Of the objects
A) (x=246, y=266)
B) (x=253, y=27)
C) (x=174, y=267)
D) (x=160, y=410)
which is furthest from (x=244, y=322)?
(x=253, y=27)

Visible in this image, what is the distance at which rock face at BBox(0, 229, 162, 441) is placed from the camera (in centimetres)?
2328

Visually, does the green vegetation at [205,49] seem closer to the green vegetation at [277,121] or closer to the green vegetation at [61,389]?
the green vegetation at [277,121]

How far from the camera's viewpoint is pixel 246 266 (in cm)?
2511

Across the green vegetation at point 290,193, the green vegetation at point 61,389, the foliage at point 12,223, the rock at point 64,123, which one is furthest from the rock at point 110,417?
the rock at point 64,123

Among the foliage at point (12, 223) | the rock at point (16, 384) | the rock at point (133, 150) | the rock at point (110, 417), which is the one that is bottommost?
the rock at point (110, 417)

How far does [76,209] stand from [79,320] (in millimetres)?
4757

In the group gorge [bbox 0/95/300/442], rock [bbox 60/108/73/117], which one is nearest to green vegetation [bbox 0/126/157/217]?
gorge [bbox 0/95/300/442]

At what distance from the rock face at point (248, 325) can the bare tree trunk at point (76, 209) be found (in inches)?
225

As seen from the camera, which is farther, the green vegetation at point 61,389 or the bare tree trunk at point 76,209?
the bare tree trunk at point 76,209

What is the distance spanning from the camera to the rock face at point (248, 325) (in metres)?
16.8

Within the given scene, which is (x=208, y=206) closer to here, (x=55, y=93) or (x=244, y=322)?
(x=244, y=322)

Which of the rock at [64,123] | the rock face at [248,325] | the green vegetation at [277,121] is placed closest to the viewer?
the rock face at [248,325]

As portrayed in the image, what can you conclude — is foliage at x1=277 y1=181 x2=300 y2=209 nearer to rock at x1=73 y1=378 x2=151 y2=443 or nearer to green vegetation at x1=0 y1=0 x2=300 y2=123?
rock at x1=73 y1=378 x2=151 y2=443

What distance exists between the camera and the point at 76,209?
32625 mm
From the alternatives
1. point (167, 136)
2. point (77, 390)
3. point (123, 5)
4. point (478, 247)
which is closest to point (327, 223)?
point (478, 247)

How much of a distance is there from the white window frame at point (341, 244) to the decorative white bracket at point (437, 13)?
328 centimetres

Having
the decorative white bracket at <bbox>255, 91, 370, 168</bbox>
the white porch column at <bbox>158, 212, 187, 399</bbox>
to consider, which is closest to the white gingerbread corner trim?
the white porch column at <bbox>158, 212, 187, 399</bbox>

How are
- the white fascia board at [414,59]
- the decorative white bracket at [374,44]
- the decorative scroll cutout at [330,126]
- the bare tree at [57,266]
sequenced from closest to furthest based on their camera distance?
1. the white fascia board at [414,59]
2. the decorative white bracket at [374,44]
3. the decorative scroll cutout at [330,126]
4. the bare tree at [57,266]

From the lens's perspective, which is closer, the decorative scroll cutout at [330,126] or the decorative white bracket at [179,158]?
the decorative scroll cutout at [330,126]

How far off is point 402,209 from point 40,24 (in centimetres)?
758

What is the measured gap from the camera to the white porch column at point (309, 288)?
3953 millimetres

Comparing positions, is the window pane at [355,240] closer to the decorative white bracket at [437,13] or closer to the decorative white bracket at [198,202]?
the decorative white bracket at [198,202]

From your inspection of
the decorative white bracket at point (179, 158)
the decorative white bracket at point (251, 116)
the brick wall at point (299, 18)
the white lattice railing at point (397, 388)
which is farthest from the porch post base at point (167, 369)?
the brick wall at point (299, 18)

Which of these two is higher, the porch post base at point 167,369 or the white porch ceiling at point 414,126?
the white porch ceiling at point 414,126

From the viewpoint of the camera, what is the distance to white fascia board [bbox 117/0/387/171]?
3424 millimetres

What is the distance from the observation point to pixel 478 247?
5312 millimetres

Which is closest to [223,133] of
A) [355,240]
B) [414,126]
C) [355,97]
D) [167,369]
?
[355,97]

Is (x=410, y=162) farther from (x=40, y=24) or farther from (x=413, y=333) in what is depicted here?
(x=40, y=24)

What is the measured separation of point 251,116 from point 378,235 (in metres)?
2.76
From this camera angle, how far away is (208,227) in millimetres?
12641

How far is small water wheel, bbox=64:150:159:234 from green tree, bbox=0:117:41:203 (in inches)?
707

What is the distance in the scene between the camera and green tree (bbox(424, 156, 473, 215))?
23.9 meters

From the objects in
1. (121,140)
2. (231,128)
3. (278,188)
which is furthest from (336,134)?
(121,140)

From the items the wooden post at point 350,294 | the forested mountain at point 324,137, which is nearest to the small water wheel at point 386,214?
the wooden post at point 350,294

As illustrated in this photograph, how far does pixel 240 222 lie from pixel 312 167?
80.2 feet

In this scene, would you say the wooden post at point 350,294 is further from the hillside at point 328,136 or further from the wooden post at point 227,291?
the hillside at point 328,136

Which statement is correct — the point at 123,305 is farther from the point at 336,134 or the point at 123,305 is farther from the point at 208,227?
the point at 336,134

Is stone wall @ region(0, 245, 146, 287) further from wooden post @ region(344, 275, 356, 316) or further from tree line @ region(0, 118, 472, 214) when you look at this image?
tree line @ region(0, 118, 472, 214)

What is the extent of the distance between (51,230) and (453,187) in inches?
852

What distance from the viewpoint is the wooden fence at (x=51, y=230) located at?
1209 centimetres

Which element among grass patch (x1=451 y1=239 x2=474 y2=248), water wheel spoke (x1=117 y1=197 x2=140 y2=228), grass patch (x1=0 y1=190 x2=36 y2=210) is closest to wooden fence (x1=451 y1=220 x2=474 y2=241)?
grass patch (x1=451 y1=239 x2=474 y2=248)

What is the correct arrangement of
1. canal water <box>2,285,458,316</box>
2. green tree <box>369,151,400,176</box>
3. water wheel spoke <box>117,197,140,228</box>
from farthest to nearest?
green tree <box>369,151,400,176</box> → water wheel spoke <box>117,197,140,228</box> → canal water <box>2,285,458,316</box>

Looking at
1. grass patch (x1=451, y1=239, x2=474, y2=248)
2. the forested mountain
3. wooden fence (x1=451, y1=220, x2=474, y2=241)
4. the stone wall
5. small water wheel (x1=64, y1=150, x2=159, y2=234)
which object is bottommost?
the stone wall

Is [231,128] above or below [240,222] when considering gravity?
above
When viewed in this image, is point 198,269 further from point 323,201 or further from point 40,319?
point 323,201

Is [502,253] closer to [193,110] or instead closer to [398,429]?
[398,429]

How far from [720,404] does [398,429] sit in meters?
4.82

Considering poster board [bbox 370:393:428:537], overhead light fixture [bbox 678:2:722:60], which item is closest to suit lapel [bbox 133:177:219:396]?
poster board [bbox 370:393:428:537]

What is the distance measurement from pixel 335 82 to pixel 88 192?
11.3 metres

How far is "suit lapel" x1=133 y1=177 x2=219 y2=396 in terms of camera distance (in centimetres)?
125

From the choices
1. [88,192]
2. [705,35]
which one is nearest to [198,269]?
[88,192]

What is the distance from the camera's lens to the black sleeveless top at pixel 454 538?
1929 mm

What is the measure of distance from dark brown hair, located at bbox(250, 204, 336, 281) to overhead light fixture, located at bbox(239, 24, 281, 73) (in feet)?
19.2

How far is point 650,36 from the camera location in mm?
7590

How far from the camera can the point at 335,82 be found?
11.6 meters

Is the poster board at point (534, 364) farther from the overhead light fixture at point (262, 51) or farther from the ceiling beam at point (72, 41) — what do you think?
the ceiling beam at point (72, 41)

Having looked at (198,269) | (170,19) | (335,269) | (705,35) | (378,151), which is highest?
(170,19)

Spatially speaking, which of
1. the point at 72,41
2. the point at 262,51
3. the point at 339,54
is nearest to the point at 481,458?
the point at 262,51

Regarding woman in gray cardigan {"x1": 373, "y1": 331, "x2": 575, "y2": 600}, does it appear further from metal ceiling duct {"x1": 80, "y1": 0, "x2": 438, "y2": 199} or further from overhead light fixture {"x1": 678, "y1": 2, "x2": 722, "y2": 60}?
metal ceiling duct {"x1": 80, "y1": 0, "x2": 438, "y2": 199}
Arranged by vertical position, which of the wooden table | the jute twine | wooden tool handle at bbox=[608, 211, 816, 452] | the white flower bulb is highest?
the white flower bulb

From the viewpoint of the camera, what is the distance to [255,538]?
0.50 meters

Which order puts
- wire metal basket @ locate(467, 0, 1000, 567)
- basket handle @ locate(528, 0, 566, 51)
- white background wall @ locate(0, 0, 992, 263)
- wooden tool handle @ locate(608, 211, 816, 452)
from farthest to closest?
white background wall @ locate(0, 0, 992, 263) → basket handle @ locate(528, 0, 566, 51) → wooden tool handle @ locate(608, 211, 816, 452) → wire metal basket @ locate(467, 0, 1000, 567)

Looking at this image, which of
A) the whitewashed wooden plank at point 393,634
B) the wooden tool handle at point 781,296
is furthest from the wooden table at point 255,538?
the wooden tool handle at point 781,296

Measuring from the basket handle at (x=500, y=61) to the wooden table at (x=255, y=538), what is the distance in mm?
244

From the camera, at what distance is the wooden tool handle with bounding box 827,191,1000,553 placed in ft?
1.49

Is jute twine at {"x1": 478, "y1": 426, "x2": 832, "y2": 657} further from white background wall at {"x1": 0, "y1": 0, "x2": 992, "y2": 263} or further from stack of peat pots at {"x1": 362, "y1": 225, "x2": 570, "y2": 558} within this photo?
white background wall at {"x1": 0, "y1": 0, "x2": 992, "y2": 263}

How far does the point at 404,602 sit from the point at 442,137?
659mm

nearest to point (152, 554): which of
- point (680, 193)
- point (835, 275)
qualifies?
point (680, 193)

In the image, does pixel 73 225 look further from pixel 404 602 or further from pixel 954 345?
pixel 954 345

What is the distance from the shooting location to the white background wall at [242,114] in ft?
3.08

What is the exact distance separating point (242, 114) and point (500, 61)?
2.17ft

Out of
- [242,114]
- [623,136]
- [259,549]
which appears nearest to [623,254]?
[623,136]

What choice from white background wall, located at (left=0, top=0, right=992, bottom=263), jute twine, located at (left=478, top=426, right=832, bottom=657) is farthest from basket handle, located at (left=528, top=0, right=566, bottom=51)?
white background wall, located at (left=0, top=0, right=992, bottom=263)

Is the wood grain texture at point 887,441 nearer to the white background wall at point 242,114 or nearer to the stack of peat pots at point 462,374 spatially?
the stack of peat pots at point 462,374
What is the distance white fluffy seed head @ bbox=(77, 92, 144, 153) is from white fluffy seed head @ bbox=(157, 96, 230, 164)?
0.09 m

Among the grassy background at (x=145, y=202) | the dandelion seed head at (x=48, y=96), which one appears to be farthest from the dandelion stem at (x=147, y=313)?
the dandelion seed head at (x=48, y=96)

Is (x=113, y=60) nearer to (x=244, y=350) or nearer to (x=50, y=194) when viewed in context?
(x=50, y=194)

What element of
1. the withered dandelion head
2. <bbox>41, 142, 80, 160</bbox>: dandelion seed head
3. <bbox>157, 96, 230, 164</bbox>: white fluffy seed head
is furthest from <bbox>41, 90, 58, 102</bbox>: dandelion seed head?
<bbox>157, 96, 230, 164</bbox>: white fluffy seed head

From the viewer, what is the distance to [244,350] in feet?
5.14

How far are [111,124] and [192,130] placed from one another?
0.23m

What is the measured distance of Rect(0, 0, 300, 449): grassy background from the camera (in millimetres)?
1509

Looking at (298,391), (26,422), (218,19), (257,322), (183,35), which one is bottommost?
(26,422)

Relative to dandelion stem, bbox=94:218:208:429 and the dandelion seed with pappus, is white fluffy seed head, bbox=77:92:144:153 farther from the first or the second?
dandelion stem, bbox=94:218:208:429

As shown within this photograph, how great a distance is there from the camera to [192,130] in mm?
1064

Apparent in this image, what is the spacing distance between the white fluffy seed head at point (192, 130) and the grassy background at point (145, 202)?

* _YOUR INSTRUCTIONS_:
Copy the material from the line containing "What distance exists" up to and including the line containing "328 centimetres". Replace "closest" with "nearest", keep everything else unchanged, and return only those lines.

* _RESULT OF THE EXERCISE_:
What distance exists between the camera and the point at 76,209?
32625 mm
From the alternatives
1. point (167, 136)
2. point (77, 390)
3. point (123, 5)
4. point (478, 247)
which is nearest to point (327, 223)?
point (478, 247)

How much of a distance is there from the white window frame at point (341, 244) to the decorative white bracket at point (437, 13)?
328 centimetres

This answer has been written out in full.